#### [PROBLEM TO WORK ON]
Copy all of the material below word for word, but leave out the pictures.

** begin **

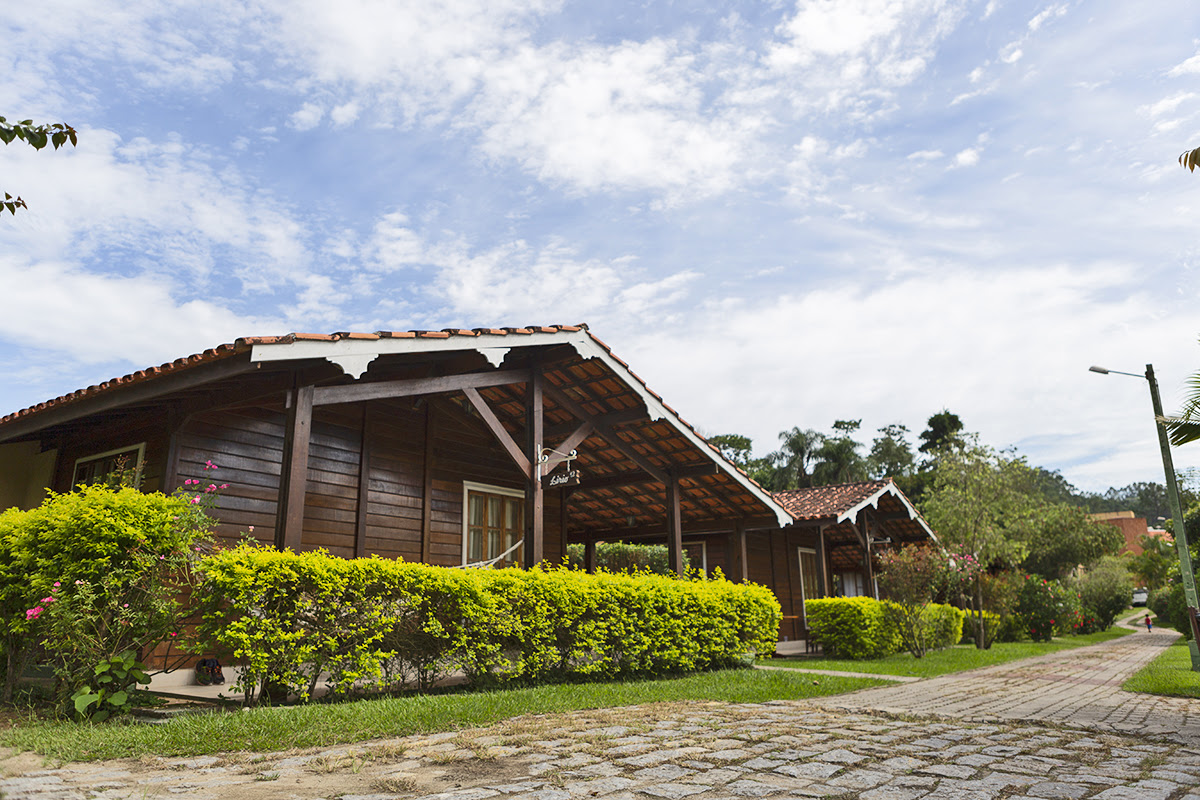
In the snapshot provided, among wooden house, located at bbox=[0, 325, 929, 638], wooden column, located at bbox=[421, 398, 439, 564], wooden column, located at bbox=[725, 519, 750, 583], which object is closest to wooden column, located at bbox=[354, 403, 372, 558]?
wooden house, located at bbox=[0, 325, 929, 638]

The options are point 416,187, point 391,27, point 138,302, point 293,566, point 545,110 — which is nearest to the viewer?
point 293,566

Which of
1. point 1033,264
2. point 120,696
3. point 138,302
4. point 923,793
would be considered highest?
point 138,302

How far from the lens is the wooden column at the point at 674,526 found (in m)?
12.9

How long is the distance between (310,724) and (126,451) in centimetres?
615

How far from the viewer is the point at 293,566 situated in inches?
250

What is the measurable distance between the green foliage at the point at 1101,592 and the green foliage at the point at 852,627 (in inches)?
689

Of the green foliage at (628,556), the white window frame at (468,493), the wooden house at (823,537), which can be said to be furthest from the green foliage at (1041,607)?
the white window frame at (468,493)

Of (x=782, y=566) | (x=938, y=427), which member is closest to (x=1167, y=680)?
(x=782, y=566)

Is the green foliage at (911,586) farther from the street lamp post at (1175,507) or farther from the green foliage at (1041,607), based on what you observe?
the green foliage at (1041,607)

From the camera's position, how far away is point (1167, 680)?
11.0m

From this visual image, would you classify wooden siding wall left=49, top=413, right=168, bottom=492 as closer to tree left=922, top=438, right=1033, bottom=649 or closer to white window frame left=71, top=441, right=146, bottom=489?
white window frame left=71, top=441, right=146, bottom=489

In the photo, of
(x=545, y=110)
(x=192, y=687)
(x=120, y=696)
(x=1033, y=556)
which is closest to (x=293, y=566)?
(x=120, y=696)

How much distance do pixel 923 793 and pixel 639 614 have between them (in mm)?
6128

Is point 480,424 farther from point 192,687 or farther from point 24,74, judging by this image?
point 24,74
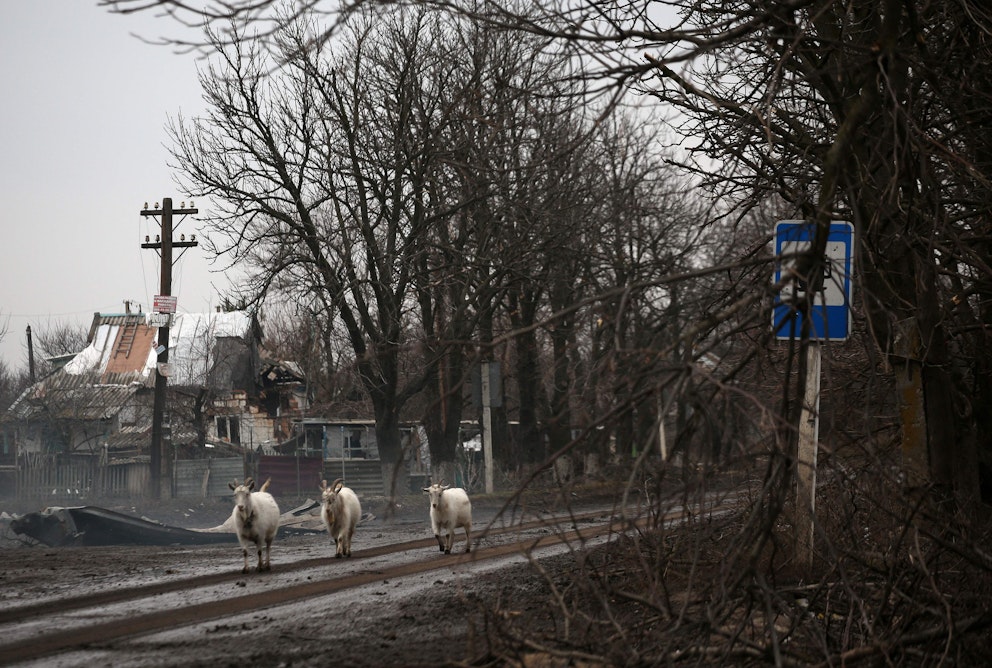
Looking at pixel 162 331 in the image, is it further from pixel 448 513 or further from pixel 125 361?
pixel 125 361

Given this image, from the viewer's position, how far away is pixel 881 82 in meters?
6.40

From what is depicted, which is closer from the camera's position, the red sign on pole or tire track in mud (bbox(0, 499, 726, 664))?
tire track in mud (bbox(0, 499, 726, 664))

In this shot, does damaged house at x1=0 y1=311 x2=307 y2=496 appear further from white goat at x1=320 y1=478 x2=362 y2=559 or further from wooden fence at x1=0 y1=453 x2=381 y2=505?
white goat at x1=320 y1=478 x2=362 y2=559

** end **

#### [PROBLEM SOLUTION]
In the snapshot provided, among wooden house, located at bbox=[0, 325, 929, 638], wooden column, located at bbox=[421, 398, 439, 564], wooden column, located at bbox=[725, 519, 750, 583], which object is closest to wooden column, located at bbox=[354, 403, 372, 558]?
wooden house, located at bbox=[0, 325, 929, 638]

The options are point 416,187, point 391,27, point 138,302, point 293,566, point 545,110 — which is nearest to the viewer?
point 293,566

Which of
1. point 1033,264
2. point 120,696
3. point 138,302
4. point 923,793
would be considered highest?
point 138,302

How far from the lens is the wooden column at the point at 674,526 found (in m)?
12.9

How long is the distance between (310,724) and (126,451) in centimetres?
615

How far from the viewer is the point at 293,566 situated in inches?
250

What is the measurable distance between the green foliage at the point at 1101,592 and the green foliage at the point at 852,627 (in inches)?
689

Of the green foliage at (628,556), the white window frame at (468,493), the wooden house at (823,537), which can be said to be furthest from the green foliage at (1041,607)?
the white window frame at (468,493)

Of (x=782, y=566) | (x=938, y=427), which member is closest to (x=1167, y=680)?
(x=782, y=566)

Is the green foliage at (911,586) farther from the street lamp post at (1175,507) or farther from the green foliage at (1041,607), based on what you observe?
the green foliage at (1041,607)

From the camera's position, how far away is point (1167, 680)?
11.0m

From this visual image, would you classify wooden siding wall left=49, top=413, right=168, bottom=492 as closer to tree left=922, top=438, right=1033, bottom=649 or closer to white window frame left=71, top=441, right=146, bottom=489?
white window frame left=71, top=441, right=146, bottom=489

In the photo, of
(x=545, y=110)
(x=192, y=687)
(x=120, y=696)
(x=1033, y=556)
which is closest to (x=293, y=566)?
(x=120, y=696)

How much distance do pixel 923 793 and pixel 639 614 have between them (in mm)?
6128

Is point 480,424 farther from point 192,687 or farther from point 24,74, judging by this image?
point 24,74
Looking at pixel 162 331 in the image, is it further from pixel 448 513 or further from pixel 125 361?
pixel 125 361

Given this image, from the viewer's position, how far away is pixel 881 82 in meters?
6.40

From what is depicted, which is closer from the camera's position, the red sign on pole or tire track in mud (bbox(0, 499, 726, 664))?
tire track in mud (bbox(0, 499, 726, 664))

In this shot, does damaged house at x1=0 y1=311 x2=307 y2=496 appear further from white goat at x1=320 y1=478 x2=362 y2=559 or further from wooden fence at x1=0 y1=453 x2=381 y2=505?
white goat at x1=320 y1=478 x2=362 y2=559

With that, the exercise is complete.